SFAS 149 "Amendment of Statement 133 on Derivative Instruments and
Hedging Activities": SFAS 149 amends and clarifies accounting for
derivative instruments, including certain derivative instruments
embedded in other contracts, and for hedging activities under SFAS 133.
Sempra Energy is currently assessing the impact SFAS 149 will have on
its consolidated results of operations and financial position. It will
have no effect on cash flows.

SFAS 150 "Accounting for Certain Financial Instruments with
Characteristics of both Liabilities and Equity": This statement
establishes standards for how an issuer classifies and measures certain
financial instruments with characteristics of both liabilities and
equity. SFAS 150 requires that certain mandatorily redeemable
financial instruments currently classified in the mezzanine section of
the balance sheet be reclassified as liabilities. The company will
adopt SFAS 150 in the third quarter of 2003 by changing its
presentation of $200 million and $24 million of mandatorily redeemable
trust preferred securities and preferred stock of subsidiaries,
respectively.

FASB Interpretation No. 45 (FIN 45), "Guarantor's Accounting and
Disclosure Requirements for Guarantees": FIN 45 elaborates on the
disclosures to be made in interim and annual financial statements of a
guarantor about its obligations under certain guarantees that it has
issued.
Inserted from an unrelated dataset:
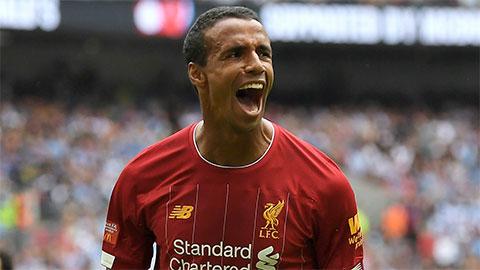 PSG tính thay Thiago Silva bằng trung vệ của Liverpool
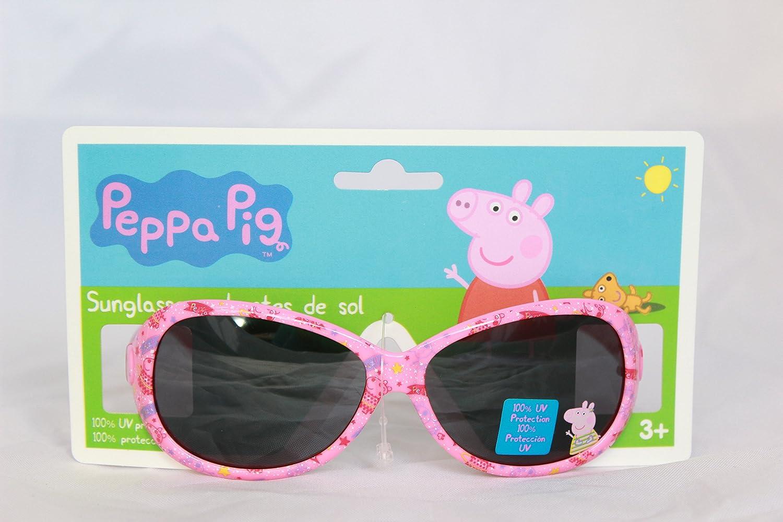 Peppa Pig Girls Sunglasses 100% UV Protection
It also clarifies that at the inception of a guarantee a
guarantor is required to recognize a liability for the fair value of
the obligation undertaken in issuing a guarantee. The only significant
guarantee for which disclosure is required is that of the synthetic
lease for the Mesquite Power Plant, which is also affected by FASB
Interpretation No. 46, as described below.

FASB Interpretation No. 46 (FIN 46), "Consolidation of Variable
Interest Entities": In January 2003, the FASB issued FIN 46, which
requires the primary beneficiary of a variable interest entity's
activities to consolidate the entity. The primary beneficiary is the
party that absorbs a majority of the expected losses and/or receives a
majority of the expected residual returns of the entity's activities.
The consolidation requirements of the interpretation apply immediately
to entities created after January 31, 2003. For pre-existing entities,
they apply beginning July 1, 2003. Sempra Energy has identified two
variable interest entities for which it is the primary beneficiary. One
of the variable interest entities relates to an investment in an
unconsolidated subsidiary, Atlantic Electric & Gas Limited, that
markets power and natural gas commodities to commercial and residential
customers in the United Kingdom. The other entity is the lessor of the
Mesquite Power Plant (Mesquite Power) described below. Accordingly,
effective in the third quarter of 2003, Sempra Energy will consolidate
these entities, which is estimated to increase total assets and total
liabilities by $650 million. The company does not expect a significant
impact to income before the cumulative effect of the change in
accounting principle and estimates that the cumulative effect of the
change will be a charge of $30 million.

Mesquite Power, located near Phoenix, Arizona, is a $662 million,
1,250-megawatt (mW) project that will provide electricity to wholesale
energy markets in the Southwest. Construction began in September 2001
and the first phase of commercial operations (50-percent of the plant's
total capacity) began in June 2003. The second phase of commercial
operations (the remaining 50 percent) is expected to begin in November
2003. Expenditures as of June 30, 2003 are $612 million. A synthetic
lease agreement provides financing for all project assets owned by the
lessor. Financing under the synthetic lease in excess of $280 million
requires 103 percent collateralization through the purchase of U.S.
Treasury obligations in similar amounts. As of June 30, 2003, the
company held $315 million of U.S. Treasury obligations, which is
included in investments on the Consolidated Balance Sheets.

3. MATERIAL CONTINGENCIES

ELECTRIC INDUSTRY REGULATION

The restructuring of California's electric utility industry has
significantly affected the company's electric utility operations. The
background of this issue is described in the Annual Report. Subsequent
developments are described herein.

The power crisis of 2000-2001 has caused the California Public
Utilities Commission (CPUC) to adjust its plan for restructuring the
electricity industry. In addition, several California state agencies,
including the CPUC, the Consumer Power and Conservation Financing
Authority, and the California Energy Commission, recently adopted an
Energy Action Plan for California. The plan calls for a continuation of
regulated electricity rates and existing direct access contracts,
increased conservation, more renewable energy, and a stable regulatory
environment that encourages private investment in the state.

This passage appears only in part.